_DATA RECORDS_:
☆ ☆ ☆

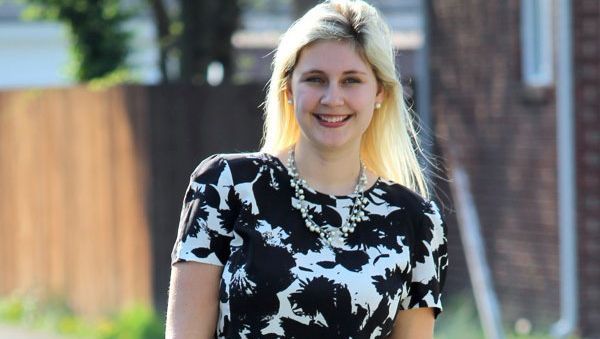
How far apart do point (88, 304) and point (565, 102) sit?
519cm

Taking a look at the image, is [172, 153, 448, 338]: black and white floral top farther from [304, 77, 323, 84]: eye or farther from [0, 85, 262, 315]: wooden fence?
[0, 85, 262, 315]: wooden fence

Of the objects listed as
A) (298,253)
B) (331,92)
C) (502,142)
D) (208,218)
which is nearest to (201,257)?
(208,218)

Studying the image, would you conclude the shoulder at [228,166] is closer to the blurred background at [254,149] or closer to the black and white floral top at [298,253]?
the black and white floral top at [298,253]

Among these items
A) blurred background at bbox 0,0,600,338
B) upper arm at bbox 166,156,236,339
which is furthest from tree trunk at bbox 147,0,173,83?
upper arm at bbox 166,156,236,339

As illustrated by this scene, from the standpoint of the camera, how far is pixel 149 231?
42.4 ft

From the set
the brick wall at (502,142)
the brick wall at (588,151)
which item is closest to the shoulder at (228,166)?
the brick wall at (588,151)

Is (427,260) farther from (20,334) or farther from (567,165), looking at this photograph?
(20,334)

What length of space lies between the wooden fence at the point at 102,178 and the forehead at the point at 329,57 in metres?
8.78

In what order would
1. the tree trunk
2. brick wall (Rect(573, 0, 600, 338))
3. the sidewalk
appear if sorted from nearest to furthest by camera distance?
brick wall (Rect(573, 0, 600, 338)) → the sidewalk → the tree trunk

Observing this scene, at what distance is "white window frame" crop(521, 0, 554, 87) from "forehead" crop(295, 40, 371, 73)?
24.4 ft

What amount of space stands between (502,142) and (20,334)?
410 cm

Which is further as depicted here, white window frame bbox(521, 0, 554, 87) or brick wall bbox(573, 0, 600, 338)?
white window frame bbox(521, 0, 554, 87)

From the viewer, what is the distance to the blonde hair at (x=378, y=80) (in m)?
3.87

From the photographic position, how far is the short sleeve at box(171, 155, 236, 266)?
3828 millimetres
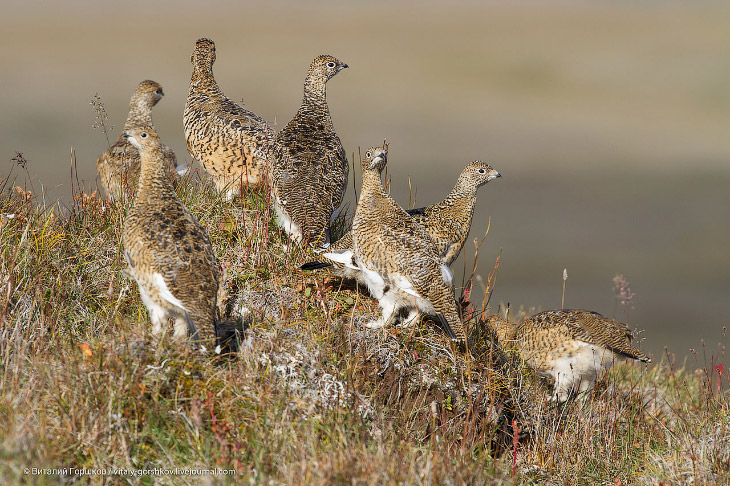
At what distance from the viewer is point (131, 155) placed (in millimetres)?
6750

☆ ☆ ☆

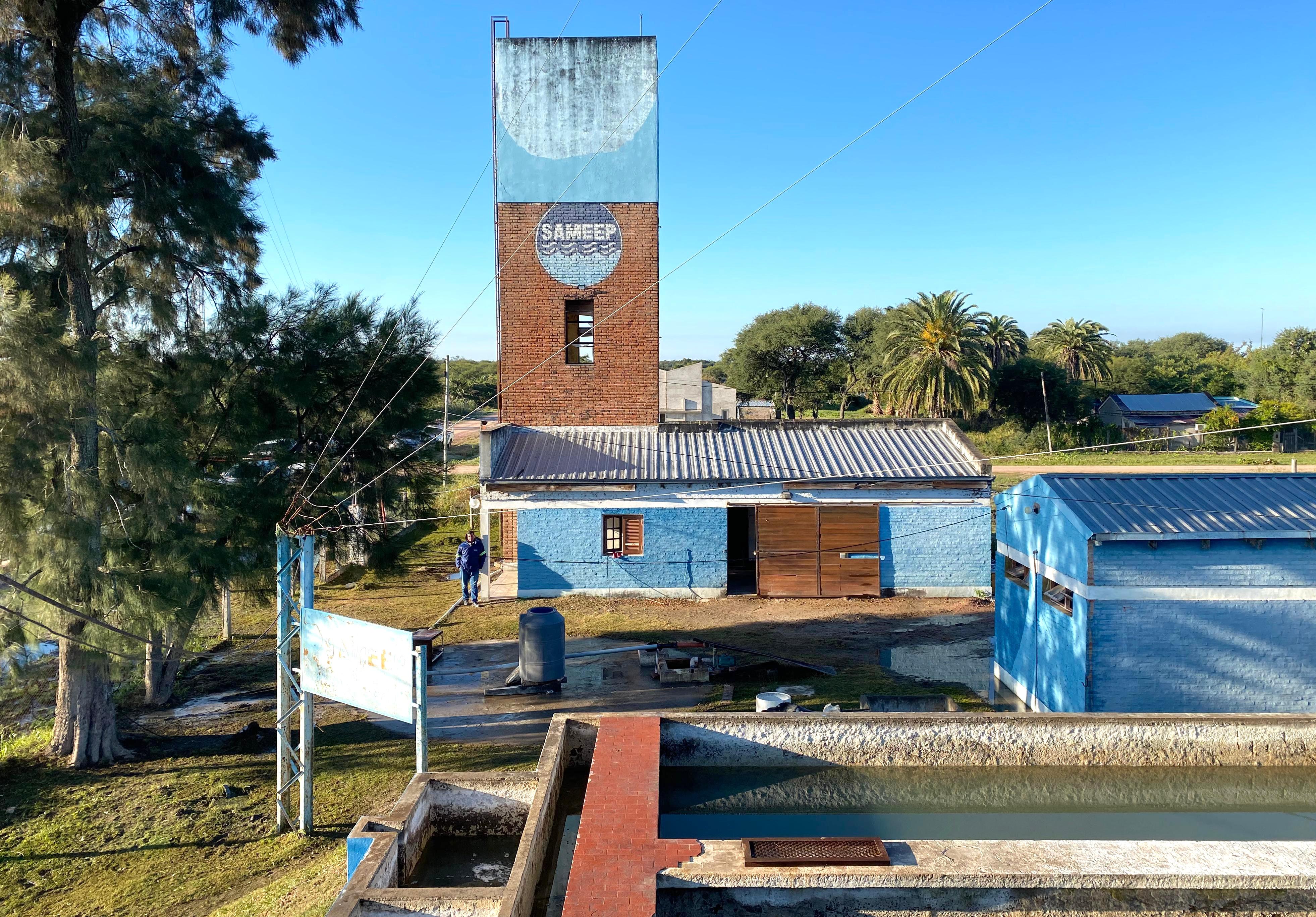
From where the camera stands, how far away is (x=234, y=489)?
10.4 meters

☆ ☆ ☆

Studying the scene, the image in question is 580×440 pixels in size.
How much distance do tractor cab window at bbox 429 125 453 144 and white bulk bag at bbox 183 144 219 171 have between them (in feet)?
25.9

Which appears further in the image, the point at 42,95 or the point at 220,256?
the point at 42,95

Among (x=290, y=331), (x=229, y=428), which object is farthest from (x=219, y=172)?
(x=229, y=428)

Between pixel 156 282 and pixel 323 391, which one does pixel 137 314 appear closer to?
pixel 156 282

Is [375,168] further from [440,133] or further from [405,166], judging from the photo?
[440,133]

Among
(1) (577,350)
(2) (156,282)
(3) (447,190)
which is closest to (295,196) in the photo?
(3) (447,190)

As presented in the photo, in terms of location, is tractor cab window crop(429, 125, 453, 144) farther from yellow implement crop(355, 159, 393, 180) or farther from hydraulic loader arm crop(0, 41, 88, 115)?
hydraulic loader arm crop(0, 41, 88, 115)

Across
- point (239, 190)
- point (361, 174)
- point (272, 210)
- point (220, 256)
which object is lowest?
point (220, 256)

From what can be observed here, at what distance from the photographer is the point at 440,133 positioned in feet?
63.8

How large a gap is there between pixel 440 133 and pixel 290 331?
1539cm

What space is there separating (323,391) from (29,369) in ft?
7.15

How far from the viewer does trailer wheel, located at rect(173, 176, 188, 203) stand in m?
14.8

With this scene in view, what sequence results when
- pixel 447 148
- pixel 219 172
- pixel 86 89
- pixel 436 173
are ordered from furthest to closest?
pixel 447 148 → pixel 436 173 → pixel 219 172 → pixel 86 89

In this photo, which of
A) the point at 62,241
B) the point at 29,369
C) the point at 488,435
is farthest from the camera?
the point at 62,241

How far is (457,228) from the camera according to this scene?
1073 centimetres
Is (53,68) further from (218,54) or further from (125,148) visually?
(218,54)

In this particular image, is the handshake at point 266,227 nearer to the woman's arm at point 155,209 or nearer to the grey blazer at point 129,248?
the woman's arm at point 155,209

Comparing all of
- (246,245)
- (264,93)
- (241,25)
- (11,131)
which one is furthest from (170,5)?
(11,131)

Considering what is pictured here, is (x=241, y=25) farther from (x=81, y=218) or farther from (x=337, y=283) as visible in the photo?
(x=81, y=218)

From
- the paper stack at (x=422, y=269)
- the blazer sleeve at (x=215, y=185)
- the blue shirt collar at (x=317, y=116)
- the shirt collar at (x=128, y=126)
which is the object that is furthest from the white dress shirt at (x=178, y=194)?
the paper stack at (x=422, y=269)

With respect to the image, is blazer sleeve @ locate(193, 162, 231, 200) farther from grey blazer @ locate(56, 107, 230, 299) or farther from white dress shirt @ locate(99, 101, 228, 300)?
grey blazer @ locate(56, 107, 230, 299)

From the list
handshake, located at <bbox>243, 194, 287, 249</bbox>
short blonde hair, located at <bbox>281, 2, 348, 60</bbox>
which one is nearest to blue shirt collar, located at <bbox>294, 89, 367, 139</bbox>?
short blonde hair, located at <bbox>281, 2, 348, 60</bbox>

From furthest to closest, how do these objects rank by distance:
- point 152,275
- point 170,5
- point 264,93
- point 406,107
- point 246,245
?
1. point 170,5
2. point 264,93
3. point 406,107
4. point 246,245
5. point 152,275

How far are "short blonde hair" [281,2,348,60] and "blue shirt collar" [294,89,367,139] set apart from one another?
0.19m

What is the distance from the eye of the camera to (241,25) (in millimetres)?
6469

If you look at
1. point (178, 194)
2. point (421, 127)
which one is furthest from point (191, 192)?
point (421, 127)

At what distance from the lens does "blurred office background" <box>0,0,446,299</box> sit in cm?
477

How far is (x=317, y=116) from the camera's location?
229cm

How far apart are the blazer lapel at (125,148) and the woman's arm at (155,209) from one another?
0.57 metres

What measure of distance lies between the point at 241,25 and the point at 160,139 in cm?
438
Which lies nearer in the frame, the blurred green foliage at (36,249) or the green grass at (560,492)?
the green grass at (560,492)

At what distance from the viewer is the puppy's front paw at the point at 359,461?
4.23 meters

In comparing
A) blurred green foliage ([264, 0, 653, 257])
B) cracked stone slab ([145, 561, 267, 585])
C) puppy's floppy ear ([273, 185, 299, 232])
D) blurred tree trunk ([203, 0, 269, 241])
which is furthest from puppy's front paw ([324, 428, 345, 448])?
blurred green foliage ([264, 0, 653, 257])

☆ ☆ ☆

_WHAT THE TASK ASKS_: Please set down the lines between the one holding "Considering what is" and the one holding "4.23 meters", inclusive, copying each word for word.

_RESULT OF THE TASK_:
Considering what is pictured here, is (x=241, y=25) farther from (x=81, y=218) or farther from (x=337, y=283) as visible in the photo?
(x=81, y=218)

From
- the paper stack at (x=422, y=269)
- the blazer sleeve at (x=215, y=185)
- the blue shirt collar at (x=317, y=116)
- the shirt collar at (x=128, y=126)
which is the object that is furthest from the white dress shirt at (x=178, y=194)?
the paper stack at (x=422, y=269)

With respect to the image, is blazer sleeve @ locate(193, 162, 231, 200) farther from grey blazer @ locate(56, 107, 230, 299) or farther from white dress shirt @ locate(99, 101, 228, 300)?
grey blazer @ locate(56, 107, 230, 299)

From the list
handshake, located at <bbox>243, 194, 287, 249</bbox>
short blonde hair, located at <bbox>281, 2, 348, 60</bbox>
which one is nearest to blue shirt collar, located at <bbox>294, 89, 367, 139</bbox>?
short blonde hair, located at <bbox>281, 2, 348, 60</bbox>

From furthest to closest, how do these objects rank by distance:
- point 152,275
- point 170,5
- point 264,93
- point 406,107
- point 246,245
?
1. point 170,5
2. point 264,93
3. point 406,107
4. point 246,245
5. point 152,275

How far are "short blonde hair" [281,2,348,60] and "blue shirt collar" [294,89,367,139] set apart from one another?
0.19m

What is the distance from the eye of the camera to (241,25) (in millimetres)?
6469

If you look at
1. point (178, 194)
2. point (421, 127)
which one is furthest from point (191, 192)?
point (421, 127)

At what distance from the lens does "blurred office background" <box>0,0,446,299</box> sit in cm?
477

How far is (x=317, y=116) from the camera's location?
229cm

How far apart are the blazer lapel at (125,148) and the woman's arm at (155,209) from one another?
0.57 metres

What measure of distance lies between the point at 241,25 and the point at 160,139 in cm?
438
Which lies nearer in the frame, the blurred green foliage at (36,249) or the green grass at (560,492)?
the green grass at (560,492)

At what distance from the viewer is the puppy's front paw at the point at 359,461?
4.23 meters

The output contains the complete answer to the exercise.